# [Extracted text]
──────────────────────────────

Should You Buy a Franchise? We Analyzed $30 Billion in SBA Loans to Find Out
We analyzed 545,000 SBA loans to discover where franchises outperform independent businesses—and where they don't.
Buying a franchise is one of the biggest financial decisions you'll ever make—often $500K or more. But most of the information out there is marketing, not data. Franchise brokers get paid when you buy. Franchisors want to sell you a territory. Nobody has an incentive to show you the full picture.
So we built one.
We analyzed 545,000 SBA 7(a) loans totaling over $200 billion from 2010-2019. These are real business loans with real outcomes—paid in full or charged off (defaulted). Then we cross-referenced the results with our database of 1,900+ Franchise Disclosure Documents to find patterns.
The Headline Numbers
- Franchise loan default rate: 7.47%
- Non-franchise loan default rate: 5.94%
Wait—franchises actually have a higher default rate?
Yes. But that's not the whole story.
A Small Number of Bad Actors Skew the Data
Here's where it gets interesting. When we analyzed individual franchise brands, we found that a small number of poorly-performing franchises are dragging down the entire industry's numbers.
| Exclusion Threshold | Brands Removed | New Franchise Default Rate | vs Non-Franchise (5.94%) |
|---|---|---|---|
| None (all franchises) | 0 | 7.47% | +1.53% worse |
| Remove >20% default | 47 brands | 6.56% | +0.62% worse |
| Remove >15% default | 84 brands | 6.16% | +0.22% worse |
| Remove >10% default | 134 brands | 5.83% | 0.11% BETTER |
Just 47 franchise brands (out of hundreds) with default rates above 20% are responsible for most of the gap. Remove them, and franchises perform nearly identically to independent businesses.

──────────────────────────────

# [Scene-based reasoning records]

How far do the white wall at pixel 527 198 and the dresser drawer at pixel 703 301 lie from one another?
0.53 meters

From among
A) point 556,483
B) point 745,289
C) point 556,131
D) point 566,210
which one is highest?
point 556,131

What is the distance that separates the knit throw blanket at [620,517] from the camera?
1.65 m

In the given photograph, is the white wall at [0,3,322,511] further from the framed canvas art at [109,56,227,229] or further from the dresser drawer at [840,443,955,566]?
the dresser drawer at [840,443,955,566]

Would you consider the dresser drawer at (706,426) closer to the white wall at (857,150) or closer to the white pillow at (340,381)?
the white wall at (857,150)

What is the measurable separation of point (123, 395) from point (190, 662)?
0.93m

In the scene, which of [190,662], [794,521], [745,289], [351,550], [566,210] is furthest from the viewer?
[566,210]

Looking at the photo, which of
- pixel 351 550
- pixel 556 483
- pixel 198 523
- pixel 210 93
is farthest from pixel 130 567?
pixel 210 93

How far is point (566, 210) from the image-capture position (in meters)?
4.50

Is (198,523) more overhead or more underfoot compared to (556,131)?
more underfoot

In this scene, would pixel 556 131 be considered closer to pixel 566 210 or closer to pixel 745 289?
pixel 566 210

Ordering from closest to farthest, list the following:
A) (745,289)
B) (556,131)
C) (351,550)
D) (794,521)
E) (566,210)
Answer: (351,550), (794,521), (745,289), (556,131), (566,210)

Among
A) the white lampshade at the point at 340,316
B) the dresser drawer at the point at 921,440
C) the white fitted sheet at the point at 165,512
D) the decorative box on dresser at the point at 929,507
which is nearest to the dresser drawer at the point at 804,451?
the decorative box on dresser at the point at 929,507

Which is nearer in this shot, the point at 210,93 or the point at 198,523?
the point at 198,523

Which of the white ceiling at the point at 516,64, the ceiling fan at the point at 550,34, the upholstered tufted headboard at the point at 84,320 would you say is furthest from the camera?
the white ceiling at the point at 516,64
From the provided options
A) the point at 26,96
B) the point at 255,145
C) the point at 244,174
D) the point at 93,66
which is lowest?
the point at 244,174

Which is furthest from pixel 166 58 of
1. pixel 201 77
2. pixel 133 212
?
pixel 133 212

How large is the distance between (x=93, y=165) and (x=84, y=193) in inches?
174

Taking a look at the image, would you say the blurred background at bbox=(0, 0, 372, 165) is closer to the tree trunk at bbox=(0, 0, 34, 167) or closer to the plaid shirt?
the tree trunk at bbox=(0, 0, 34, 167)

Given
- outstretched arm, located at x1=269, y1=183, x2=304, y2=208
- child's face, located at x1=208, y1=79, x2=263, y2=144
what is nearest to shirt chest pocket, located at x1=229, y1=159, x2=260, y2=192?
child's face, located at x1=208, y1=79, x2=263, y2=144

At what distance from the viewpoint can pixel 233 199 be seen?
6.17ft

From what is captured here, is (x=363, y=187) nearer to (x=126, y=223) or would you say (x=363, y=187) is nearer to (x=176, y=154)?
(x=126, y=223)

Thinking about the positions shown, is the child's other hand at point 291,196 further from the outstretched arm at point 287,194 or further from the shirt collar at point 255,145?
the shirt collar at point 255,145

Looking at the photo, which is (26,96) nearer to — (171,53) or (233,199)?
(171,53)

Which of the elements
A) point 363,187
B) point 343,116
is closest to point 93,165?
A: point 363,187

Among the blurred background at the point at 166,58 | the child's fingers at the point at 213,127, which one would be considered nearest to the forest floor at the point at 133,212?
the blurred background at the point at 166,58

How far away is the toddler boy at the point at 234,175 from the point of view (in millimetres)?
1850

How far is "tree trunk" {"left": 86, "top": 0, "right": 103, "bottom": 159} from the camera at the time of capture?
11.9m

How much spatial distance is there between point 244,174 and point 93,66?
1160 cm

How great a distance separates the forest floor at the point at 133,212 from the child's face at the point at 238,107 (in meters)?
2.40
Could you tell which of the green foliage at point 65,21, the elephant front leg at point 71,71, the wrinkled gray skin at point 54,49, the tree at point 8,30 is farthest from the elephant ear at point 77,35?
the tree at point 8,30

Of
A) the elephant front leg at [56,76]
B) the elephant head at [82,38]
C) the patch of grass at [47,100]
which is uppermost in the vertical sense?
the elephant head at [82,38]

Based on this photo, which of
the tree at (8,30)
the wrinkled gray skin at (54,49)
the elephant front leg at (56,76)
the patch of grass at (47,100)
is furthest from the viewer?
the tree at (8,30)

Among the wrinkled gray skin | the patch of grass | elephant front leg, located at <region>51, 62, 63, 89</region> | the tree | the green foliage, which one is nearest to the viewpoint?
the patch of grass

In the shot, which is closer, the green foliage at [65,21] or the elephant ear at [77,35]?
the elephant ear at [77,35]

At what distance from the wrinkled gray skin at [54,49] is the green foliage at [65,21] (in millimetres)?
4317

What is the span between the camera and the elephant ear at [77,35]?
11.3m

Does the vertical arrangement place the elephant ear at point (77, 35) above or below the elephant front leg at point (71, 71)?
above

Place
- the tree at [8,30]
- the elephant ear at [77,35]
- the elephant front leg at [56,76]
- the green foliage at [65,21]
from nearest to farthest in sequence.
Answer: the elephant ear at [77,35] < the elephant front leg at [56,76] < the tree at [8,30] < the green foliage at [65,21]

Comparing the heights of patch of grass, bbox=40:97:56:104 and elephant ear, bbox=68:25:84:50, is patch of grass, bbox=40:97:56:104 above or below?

──────────────────────────────

# [Required tasks]
1 > For each statement below, say whether the franchise loan analysis supports it (yes or no), and quote the words from the analysis that decide it.
(a) The loans studied were made between 2010 and 2019.
(b) Overall, franchise loans defaulted less often than non-franchise loans.
(c) After brands with default rates above 15% are removed, franchises outperform non-franchise businesses.
2 > Quote the stretch of entries from the line containing "In the scene, which" through the line containing "Answer: (351,550), (794,521), (745,289), (556,131), (566,210)".

# [Answers per task]
1 >
(a) Yes: "from 2010-2019"
(b) No: "Franchise loan default rate: 7.47%" and "Non-franchise loan default rate: 5.94%"
(c) No: "| Remove >15% default | 84 brands | 6.16% | +0.22% worse |"

2 >
In the scene, which of [190,662], [794,521], [745,289], [351,550], [566,210] is furthest from the viewer?
[566,210]

Looking at the photo, which of
- pixel 351 550
- pixel 556 483
- pixel 198 523
- pixel 210 93
is farthest from pixel 130 567?
pixel 210 93

How far is point (566, 210) from the image-capture position (in meters)?
4.50

Is (198,523) more overhead or more underfoot compared to (556,131)?
more underfoot

In this scene, would pixel 556 131 be considered closer to pixel 566 210 or closer to pixel 745 289?
pixel 566 210

Ordering from closest to farthest, list the following:
A) (745,289)
B) (556,131)
C) (351,550)
D) (794,521)
E) (566,210)
Answer: (351,550), (794,521), (745,289), (556,131), (566,210)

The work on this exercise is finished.